Trying to focus on direct damage only gets you so far in these exchanges, however, mainly because the two-dimensional squeeze of the page puts space at a premium and units tend to get in each other’s way. But it soon becomes apparent that the lack of room to manoeuvre is precisely what makes the best Inkulinati scraps densely tactical. Simply moving one of your troops to attack a foe can have major repercussions, since your rival may be able to exploit the gap you leave behind on their turn. Indeed, it can be fatal, thanks to an ability shared by all units to push adjacent units away. A push forces the victim into a slide across the page that only stops when they reach an empty space, and if there are no empty spaces, they keep sliding and plummet to their doom off the edge of the play area. Even your Inkulinati avatar is susceptible to such a slippery demise, and given that you lose the battle if they die, you have to be very careful how you arrange your pieces.
Various scenery elements add further headaches and opportunities to the mix, from rocks that provide cover, to plague clouds that infect units if they pass through. These can produce a significant shift in your fortunes, as can ink blots that refill your supplies if you end the chapter standing on top of them. You also need to make sure you don’t rely too heavily on favoured unit types, since drawing the same ones again and again increases your character’s ‘boredom’ metre, which in turn increases the ink cost of summoning those units in later battles. Tactical variation and squad rotation are a must.
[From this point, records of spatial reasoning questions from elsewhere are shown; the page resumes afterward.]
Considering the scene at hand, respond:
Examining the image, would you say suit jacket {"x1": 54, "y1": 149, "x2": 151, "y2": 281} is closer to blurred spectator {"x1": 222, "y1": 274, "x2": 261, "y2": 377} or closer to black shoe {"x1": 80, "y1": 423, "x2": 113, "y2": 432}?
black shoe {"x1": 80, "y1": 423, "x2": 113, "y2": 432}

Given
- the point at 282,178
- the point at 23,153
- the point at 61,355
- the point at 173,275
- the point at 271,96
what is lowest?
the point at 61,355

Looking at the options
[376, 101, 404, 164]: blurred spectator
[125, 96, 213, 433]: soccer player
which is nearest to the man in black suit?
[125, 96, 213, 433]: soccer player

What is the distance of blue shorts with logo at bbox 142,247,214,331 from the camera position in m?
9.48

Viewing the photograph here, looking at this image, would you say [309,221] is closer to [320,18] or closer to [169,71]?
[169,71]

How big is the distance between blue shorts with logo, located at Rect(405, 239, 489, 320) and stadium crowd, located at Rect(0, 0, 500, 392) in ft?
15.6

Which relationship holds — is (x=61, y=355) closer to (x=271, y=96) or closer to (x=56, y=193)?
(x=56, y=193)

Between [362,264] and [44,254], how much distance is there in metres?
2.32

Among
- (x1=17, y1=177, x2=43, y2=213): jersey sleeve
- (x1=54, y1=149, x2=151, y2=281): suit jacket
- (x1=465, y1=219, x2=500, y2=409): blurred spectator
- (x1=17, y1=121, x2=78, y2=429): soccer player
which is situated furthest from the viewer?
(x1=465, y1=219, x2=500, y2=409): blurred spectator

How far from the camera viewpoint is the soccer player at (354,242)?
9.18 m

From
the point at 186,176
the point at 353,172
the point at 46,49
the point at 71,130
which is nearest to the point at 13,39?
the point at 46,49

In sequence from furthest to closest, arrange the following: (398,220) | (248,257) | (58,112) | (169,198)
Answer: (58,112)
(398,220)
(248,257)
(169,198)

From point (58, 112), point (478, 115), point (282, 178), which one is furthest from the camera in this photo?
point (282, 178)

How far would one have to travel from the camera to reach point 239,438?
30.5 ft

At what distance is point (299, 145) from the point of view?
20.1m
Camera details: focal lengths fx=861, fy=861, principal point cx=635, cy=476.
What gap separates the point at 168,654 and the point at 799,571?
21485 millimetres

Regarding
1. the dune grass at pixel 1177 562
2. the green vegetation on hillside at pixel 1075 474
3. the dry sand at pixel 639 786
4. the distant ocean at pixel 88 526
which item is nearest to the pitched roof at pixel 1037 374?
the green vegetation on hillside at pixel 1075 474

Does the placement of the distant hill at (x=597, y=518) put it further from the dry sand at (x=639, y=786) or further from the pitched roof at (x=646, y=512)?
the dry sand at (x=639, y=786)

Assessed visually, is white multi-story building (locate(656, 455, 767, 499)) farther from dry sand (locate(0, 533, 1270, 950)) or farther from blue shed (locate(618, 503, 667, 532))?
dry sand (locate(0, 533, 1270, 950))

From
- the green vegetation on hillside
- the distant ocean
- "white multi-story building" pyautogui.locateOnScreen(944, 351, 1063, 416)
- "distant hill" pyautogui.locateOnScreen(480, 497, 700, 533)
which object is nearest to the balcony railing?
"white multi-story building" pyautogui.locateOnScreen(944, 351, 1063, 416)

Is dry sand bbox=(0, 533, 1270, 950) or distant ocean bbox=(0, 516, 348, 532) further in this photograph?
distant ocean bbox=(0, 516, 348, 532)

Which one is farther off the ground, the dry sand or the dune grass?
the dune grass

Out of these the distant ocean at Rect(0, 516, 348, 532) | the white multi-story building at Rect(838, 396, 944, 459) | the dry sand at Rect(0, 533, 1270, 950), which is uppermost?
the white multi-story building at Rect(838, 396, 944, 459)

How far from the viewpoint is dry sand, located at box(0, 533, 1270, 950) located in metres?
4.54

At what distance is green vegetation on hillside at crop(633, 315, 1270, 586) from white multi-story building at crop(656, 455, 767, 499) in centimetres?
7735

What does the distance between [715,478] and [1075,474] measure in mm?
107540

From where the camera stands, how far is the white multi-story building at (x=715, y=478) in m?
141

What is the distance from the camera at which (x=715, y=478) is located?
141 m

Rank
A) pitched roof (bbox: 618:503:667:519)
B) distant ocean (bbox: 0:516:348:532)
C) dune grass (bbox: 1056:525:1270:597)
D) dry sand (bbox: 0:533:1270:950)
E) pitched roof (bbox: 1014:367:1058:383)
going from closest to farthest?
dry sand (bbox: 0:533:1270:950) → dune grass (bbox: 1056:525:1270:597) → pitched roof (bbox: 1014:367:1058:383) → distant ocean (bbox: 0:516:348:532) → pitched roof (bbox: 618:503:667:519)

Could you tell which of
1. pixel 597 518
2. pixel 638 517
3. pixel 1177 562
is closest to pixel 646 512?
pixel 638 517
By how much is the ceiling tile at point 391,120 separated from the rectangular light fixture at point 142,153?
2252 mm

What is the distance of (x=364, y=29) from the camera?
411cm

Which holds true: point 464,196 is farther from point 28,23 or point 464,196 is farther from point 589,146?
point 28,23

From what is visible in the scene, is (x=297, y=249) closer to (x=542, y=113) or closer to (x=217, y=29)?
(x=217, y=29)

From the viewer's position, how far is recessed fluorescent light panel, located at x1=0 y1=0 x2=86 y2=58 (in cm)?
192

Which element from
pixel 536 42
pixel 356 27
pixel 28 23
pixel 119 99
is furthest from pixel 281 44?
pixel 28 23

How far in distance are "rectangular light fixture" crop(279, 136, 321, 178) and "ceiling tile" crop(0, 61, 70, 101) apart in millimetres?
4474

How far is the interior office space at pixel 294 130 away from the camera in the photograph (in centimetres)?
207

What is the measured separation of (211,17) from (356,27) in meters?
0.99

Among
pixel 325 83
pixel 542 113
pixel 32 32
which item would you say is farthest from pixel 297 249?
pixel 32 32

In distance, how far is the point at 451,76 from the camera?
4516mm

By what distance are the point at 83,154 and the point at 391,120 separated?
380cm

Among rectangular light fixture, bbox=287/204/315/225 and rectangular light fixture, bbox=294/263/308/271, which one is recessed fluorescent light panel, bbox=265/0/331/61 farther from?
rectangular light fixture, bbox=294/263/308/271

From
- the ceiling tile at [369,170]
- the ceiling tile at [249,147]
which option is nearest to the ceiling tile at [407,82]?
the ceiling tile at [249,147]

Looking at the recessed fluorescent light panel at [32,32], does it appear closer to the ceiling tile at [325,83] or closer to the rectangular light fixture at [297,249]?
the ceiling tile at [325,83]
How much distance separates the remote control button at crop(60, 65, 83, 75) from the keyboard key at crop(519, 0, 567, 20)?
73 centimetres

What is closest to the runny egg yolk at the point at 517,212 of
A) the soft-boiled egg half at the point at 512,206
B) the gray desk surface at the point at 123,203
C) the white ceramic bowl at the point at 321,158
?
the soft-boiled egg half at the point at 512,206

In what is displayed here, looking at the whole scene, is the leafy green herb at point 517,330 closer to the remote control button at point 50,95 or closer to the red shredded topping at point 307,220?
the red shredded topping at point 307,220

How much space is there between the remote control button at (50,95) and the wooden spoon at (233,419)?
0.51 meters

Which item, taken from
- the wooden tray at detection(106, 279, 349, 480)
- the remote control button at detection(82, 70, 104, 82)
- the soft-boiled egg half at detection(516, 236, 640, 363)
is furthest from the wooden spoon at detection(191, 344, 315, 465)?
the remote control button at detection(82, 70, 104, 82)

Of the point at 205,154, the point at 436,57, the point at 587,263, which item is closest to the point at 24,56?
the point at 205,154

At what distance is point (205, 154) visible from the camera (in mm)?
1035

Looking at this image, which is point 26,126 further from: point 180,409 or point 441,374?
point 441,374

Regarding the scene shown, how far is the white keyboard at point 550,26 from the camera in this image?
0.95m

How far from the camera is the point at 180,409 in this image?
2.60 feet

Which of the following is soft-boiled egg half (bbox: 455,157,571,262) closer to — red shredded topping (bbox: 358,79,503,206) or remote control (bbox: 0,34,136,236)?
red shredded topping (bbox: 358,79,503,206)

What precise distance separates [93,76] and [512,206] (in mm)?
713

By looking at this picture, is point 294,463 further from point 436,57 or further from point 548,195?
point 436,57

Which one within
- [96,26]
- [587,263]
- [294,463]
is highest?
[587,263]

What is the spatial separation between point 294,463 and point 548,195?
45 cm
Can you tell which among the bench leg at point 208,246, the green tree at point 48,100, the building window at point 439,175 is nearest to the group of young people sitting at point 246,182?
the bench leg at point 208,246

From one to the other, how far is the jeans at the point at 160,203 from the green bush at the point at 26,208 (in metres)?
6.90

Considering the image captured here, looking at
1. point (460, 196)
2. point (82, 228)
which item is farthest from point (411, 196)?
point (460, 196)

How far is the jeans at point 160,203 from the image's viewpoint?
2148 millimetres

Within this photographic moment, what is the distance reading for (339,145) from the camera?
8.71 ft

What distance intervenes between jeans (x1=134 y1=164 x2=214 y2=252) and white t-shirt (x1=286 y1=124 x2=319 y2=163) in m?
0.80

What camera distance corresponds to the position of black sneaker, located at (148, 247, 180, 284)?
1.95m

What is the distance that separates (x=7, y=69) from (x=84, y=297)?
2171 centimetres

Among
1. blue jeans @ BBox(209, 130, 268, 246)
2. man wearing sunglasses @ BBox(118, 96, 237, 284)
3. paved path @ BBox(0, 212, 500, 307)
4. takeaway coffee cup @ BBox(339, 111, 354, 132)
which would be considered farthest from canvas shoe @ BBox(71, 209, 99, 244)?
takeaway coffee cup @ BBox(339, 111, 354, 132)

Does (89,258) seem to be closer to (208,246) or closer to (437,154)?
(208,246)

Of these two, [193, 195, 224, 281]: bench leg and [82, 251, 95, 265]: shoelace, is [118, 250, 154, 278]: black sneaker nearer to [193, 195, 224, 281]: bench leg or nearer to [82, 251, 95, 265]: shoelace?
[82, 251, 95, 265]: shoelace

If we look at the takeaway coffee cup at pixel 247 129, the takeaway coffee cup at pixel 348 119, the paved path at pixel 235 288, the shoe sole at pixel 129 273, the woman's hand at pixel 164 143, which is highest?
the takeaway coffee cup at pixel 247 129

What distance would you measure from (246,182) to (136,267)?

With all this to consider, Inkulinati feels quite bountiful even as an early access release, and it’s a robust experience to boot, with no glitches of note. It is, however, less sure-footed when it comes to balancing its elements and its interface, with plenty of creases in its skid-marked breaches that need ironing out. Most egregiously, the randomised level layouts can lead to wild difficulty swings, with oddly trivial maps one minute followed by absolute killers the next. The compact arenas, meanwhile, may appear very readable with their charmingly neat illustrations, but can get very cluttered, and it’s a little too easy to make an erroneous click with dire consequences. The screen only gets more crowded when you want to display information about level furniture and enemy abilities, which has to be toggled on and off using an icon at the top of the screen—an inelegant solution.
It will also be interesting to see what happens with Inkulinati’s attempts to live-narrate its boss encounters by scripting the course of events on the page as they unfold. As things stand, the text quickly mulches down into AI gibberish, as if constructed by a drunken ChatGBT asked to work wonders with a string of faux-medievalisms. It’s hard to imagine this feature will make it to the game’s full release unless it undergoes some dramatic improvement.
Still, despite this initial wonkiness, there’s already plenty to like about Inkulinati, regardless of whether you warm to its methane-infused humour. With some rebalancing and a little more bulk added over the coming months, there’s no reason why Yaza’s debut shouldn’t come up trumps.